Debt Burden Ratio and Its Impact
Once your adjusted income is calculated, banks apply the UAE Central Bank’s Debt Burden Ratio (DBR) rule. This caps your total monthly debt obligations, including your mortgage, at 50% of your income.
For commission-based earners, this calculation is based on the reduced income figure (after averaging and discounting). As a result, your borrowing capacity may be lower compared to someone with a fully fixed salary of the same total earnings.
This ensures that even if your commission drops temporarily, you can still manage your loan repayments comfortably.
Documents Required for Commission Earners
To accurately assess your income, banks require detailed documentation that reflects your earnings over time. Transparency and consistency are critical in this process.
Common documents include:
- Salary certificate with breakdown of fixed and variable income
- Bank statements showing commission credits
- Payslips for the past several months
- Employment contract or offer letter
- Bonus or commission structure details (if available)
Providing complete and well-organized documents can significantly improve how your income is evaluated.
How Stability Improves Your Eligibility
One of the biggest factors banks look for is stability. Even if your income is variable, demonstrating consistency over time can strengthen your application.
Applicants who have been in the same role or company for a longer period are generally viewed more favorably. A proven track record of earning commissions regularly builds confidence in your ability to maintain income levels.

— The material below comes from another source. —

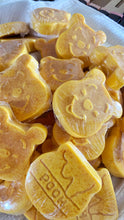 Load image into Gallery viewer, *PRE-SALE* MAGICAL POOH BAR | SOAP
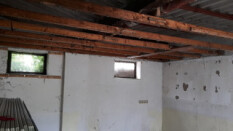 preview.image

Frequent job changes or irregular earning patterns, on the other hand, may raise concerns for lenders.
Can You Increase Your Borrowing Capacity?
Yes, there are several ways earners can improve mortgage affordability for borrowers with commission based income and loan eligibility. While you cannot control how banks assess income, you can strengthen your overall financial profile.

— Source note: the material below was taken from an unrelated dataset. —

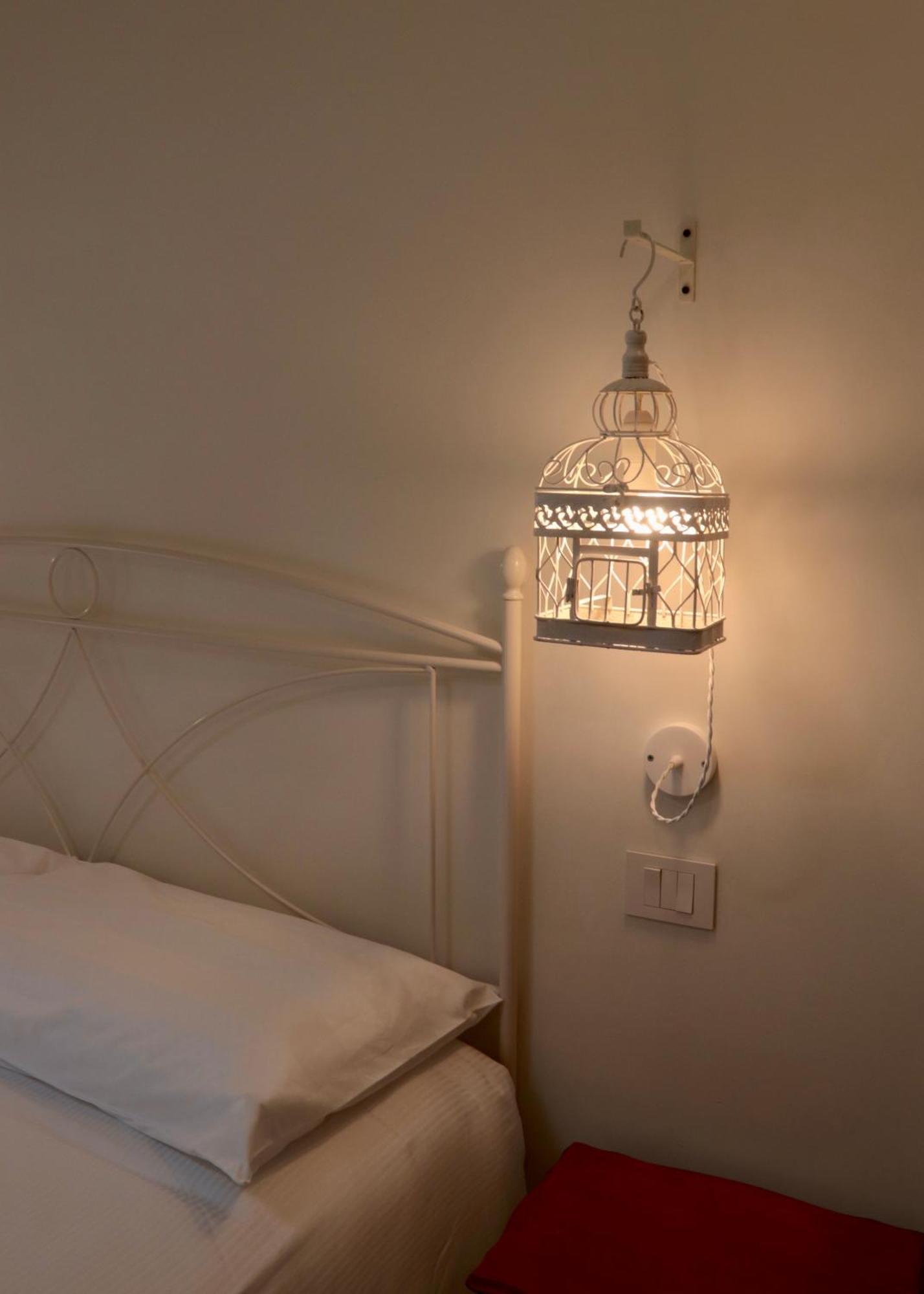 Casa Viola Bed And Breakfast Dimora Di Campagna Calice Ligure Esterno foto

Ways to improve eligibility:
- Maintain consistent commission earnings over time
- Reduce existing debts and liabilities
- Apply with a co-applicant who has stable income
- Increase your down payment to lower loan risk
- Keep a strong credit history with timely payments
These steps can help offset the perceived risk of variable income.

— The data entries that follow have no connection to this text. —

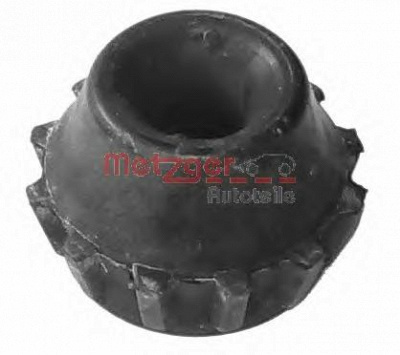 METZGER wmf2334 -  Опора стойки амортизатора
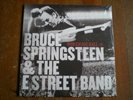 WRECKING BALL (live)  Bruce Springsteen & E Street Band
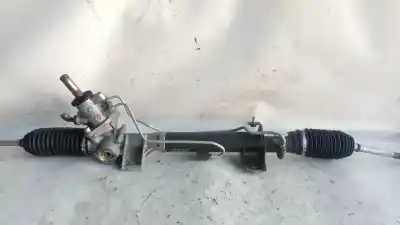 Gebrauchtes Autoersatzteil Lenkgetriebe zum RENAULT LAGUNA II (BG0/1_) 2.0 DCI (BG1T) OEM-IAM-Referenzen 8200430195   Gebrauchtes Autoersatzteil Lenkgetriebe zum RENAULT LAGUNA II (BG0/1_) 2.0 DCI (BG1T) OEM-IAM-Referenzen 8200430195
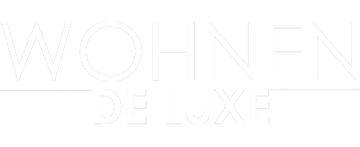 Wohnen de luxe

Challenges Faced by Commission-Based Borrowers
While it is entirely possible to secure a mortgage with commission-based income, there are certain challenges to be aware of. The most common issue is reduced income consideration, which can limit your maximum loan amount.
Additionally, the approval process may take longer, as banks conduct more detailed income verification. Some lenders may also have stricter internal policies, making it harder to qualify compared to fixed-salary applicants.
Understanding these challenges in advance allows you to prepare better and avoid surprises during the application process.
Also Read: Top 10 Best Mortgage Brokers (Home Loan Providers) in Dubai, UAE
Why Choosing the Right Bank Matters
Not all banks in Dubai assess commission income in the same way. Some lenders are more flexible and may consider a higher percentage of variable income, especially for experienced professionals with strong financial profiles.
This variation makes it important to compare options rather than applying blindly. Choosing the right lender can make a significant difference in both your eligibility and loan terms.
For applicants navigating these complexities, working with a Mortgage broker in Dubai can be highly beneficial. Brokers understand how different banks assess commission income and can guide you toward lenders that are more suited to your financial profile.
Final Thoughts: Turning Variable Income into Opportunity
Commission-based income doesn’t have to be a barrier to owning property in Dubai. While banks take a cautious approach, they also recognize the earning potential of such professionals.
By maintaining income consistency, organizing your financial records, and understanding how mortgage affordability for borrowers is calculated, you can position yourself as a strong applicant. With the right preparation and guidance, securing a mortgage, even with variable income, becomes a realistic and achievable goal.